Ironically, big business is driving the surge of tax revenue that both sides of politics are preparing to spend on voters at the looming federal election – yes, the same big companies that supposedly pay no tax. Led by the miners, including the coal miners, company tax has grown at twice the pace expected at the time of the May budget. Company tax accounts for half the projected revenue upgrade over the next four years – and the bigger part of the $9.2 billion election war chest the government included in Monday’s midyear economic and fiscal outlook.
The essential problem with this is, first, that the drawn-out task of budget repair has not yet been completed. Treasurer Josh Frydenberg has not yet actually delivered the first budget surplus since John Howard was prime minister. He’s still just forecasting one. And the treasurer who lost all grip on the nation’s finances, Wayne Swan – the treasurer that his prime minister Kevin Rudd since revealed was never up to the job – this week paraded his fantasy redistribution agenda in his new job as party president to the likely next Labor government. Second, even this uncompleted budget repair could easily be knocked off track by an overdue economic downturn that, unlike during the financial crisis a decade ago, would not have a sizeable surplus cushion to soften the blow and which would hit company profits and hiring.
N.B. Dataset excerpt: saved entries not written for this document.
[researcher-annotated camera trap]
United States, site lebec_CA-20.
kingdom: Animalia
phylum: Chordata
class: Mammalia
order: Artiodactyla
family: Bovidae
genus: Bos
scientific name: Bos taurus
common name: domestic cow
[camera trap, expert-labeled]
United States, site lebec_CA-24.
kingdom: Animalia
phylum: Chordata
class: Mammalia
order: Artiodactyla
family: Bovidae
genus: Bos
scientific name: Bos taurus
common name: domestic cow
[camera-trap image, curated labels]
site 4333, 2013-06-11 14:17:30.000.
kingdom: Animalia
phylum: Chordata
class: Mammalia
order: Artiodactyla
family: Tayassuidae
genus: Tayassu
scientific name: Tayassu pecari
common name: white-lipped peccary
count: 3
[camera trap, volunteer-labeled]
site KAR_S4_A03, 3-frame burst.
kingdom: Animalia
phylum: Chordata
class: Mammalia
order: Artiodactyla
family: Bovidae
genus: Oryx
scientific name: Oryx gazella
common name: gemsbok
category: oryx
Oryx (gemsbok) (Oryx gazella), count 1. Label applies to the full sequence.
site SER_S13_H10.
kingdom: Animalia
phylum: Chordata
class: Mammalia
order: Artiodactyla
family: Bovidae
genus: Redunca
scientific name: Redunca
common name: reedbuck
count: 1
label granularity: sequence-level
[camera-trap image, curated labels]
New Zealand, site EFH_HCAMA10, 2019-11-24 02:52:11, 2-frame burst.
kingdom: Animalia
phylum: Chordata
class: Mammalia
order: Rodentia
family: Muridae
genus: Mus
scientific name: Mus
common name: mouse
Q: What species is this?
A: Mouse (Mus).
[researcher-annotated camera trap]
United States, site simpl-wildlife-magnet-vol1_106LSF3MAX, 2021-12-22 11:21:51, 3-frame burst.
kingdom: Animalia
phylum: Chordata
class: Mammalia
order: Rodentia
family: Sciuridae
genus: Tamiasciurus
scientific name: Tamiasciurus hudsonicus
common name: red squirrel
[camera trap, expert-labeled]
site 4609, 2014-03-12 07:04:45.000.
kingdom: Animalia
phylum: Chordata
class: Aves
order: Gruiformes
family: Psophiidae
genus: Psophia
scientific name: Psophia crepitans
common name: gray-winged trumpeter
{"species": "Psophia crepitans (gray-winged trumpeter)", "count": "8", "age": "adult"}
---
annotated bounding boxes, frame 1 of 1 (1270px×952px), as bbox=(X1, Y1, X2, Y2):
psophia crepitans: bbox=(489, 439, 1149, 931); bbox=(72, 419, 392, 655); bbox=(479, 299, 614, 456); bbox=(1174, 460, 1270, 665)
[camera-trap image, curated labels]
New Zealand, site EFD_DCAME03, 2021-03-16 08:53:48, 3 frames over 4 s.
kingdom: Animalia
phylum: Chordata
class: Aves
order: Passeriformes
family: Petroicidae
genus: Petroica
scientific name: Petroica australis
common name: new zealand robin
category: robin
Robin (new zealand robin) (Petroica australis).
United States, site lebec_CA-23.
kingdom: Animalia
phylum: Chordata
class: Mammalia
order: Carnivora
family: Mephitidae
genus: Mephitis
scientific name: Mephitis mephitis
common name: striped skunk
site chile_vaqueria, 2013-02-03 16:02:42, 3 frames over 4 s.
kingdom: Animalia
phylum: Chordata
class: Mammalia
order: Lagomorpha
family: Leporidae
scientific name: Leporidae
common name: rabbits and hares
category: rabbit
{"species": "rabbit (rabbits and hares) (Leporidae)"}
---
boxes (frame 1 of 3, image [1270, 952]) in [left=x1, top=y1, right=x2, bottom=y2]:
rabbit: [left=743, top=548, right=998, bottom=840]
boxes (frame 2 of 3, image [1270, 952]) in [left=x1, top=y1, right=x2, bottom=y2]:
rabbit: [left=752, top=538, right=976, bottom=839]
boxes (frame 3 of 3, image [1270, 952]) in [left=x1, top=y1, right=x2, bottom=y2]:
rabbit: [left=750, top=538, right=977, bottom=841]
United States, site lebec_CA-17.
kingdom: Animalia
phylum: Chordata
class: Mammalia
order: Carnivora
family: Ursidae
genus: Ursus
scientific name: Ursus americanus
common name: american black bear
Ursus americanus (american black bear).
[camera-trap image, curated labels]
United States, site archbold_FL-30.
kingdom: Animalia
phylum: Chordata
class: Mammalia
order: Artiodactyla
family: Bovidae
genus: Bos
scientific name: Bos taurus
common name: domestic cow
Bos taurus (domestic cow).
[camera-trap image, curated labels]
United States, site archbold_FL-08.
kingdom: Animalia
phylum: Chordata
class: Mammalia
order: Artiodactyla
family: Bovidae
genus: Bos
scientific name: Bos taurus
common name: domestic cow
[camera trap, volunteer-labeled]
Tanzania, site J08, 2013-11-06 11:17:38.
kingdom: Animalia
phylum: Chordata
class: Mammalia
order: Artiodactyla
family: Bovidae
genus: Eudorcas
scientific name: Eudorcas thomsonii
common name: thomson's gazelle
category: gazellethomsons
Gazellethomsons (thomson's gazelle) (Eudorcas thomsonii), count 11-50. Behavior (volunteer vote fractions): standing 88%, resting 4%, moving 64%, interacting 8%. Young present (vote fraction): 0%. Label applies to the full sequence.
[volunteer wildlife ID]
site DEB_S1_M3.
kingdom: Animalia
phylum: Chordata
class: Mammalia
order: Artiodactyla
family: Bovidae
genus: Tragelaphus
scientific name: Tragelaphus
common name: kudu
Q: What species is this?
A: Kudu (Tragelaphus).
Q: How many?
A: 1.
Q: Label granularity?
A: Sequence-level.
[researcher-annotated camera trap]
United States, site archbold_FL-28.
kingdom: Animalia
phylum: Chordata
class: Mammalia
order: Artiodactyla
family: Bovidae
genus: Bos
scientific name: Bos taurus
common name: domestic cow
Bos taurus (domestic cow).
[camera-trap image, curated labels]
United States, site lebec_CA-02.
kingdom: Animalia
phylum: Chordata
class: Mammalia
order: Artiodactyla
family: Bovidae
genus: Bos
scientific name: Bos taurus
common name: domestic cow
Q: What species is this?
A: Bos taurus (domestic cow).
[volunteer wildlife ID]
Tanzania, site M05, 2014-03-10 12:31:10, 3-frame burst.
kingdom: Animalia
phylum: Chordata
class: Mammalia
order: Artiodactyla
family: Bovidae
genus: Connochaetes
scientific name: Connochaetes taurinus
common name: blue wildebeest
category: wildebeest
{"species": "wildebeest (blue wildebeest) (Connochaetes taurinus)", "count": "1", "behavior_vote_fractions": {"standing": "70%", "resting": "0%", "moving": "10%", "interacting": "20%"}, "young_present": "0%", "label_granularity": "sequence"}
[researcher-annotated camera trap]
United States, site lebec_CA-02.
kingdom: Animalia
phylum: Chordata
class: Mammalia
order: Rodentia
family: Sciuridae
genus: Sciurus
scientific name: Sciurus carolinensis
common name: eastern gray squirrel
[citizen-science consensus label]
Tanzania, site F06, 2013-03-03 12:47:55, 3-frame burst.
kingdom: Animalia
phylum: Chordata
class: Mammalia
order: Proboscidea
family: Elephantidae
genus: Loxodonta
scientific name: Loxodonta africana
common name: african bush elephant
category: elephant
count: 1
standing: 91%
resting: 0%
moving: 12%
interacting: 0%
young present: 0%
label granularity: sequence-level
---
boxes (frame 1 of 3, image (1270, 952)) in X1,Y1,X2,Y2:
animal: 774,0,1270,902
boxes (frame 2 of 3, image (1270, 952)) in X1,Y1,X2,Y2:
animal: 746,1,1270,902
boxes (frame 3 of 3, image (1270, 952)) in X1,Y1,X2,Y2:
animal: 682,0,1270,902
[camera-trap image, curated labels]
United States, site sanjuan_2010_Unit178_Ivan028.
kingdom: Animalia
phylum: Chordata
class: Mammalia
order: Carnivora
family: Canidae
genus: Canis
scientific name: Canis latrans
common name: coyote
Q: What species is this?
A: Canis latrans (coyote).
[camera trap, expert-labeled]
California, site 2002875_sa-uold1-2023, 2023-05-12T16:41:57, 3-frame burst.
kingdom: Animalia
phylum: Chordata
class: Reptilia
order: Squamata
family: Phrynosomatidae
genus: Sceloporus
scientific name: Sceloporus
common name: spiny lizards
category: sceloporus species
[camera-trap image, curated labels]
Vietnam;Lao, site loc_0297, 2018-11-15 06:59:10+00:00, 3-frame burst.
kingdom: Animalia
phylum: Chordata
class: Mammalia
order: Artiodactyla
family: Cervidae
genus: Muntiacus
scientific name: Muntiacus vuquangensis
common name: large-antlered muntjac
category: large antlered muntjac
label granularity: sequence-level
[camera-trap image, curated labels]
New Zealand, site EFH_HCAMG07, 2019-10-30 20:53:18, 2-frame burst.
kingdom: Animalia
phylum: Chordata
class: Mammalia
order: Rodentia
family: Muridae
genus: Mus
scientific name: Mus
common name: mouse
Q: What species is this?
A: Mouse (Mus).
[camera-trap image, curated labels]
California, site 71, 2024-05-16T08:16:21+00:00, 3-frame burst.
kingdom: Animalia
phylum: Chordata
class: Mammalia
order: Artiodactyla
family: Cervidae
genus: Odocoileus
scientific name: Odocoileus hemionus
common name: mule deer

Third, and most fundamentally, budget repair has failed to reverse the ratcheting up of government spending in the wake of the crisis. Even if nobody expects a return of the GFC, the lesson of the past 10 years is that budgets go off track easily but take years – even decades – to get back on the rails. After the political disaster of Tony Abbott and Joe Hockey’s 2014 budget, the Coalition largely raised the white flag on Labor’s spending monuments. Now it seeks to put a lid on the expansion of government by imposing a lid – 23.9 per cent of GDP – on how much of national income can be expropriated in tax. Labor let spending as a percentage of GDP blow out from 23.7 percent on taking office in 2007-2008 to 26 per cent by 2013-2014. But in six years of government, the Coalition has barely pulled that back: it will be 25.4 per cent this financial year, and still only 24.7 per cent in 2021-2022. Scott Morrison’s first budget in 2016 was a me-too affair that followed Labor’s lead on education and disability spending funded by a populist extra tax on the banks.
Treasurer Josh Frydenberg has not yet actually delivered the first budget surplus since John Howard was prime minister. He’s still just forecasting one. MICK TSIKAS
With government spending ratcheted up, a creaky and inefficient tax system has to be pushed to the limit to raise the revenue required to fund it. Labor does not even have the brake of the Coalition’s self-imposed tax cap to hold it back its tax-spend-and-redistribute agenda. While increasing the overall tax take, Labor has sought to deliver tax cuts to middle and lower income taxpayers through rebates that complicate the tax system, rather than genuine reform to sharpen the incentives to work, save and invest. It’s problem is that fair dinkum tax cuts would flow through to those who already pay the most tax, and who Labor wants to slug more. But, because it has not been able to counter Labor’s spending fetish, the Coalition is struggling to lighten the tax burden holding back the economy. Even its foreshadowed new income tax cuts would likely hardly return bracket creep. Workers still face a rising average tax rate.
Rather than glib slogans promising a return to some lost fair go, the next Australian government should focus on seeking value for money in providing public services including health and education, sustaining a genuine social safety net and maintaining national security. It should pursue genuine tax reform to promote the economic growth that will deliver a bigger tax base that, in turn, will support such public services as Australia’s population ages. And it should anticipate the likelihood that, after 27 years on uninterrupted growth, Australia’s economy is overdue for a cyclical downturn that would quickly reverse the tortured past decade of budget repair.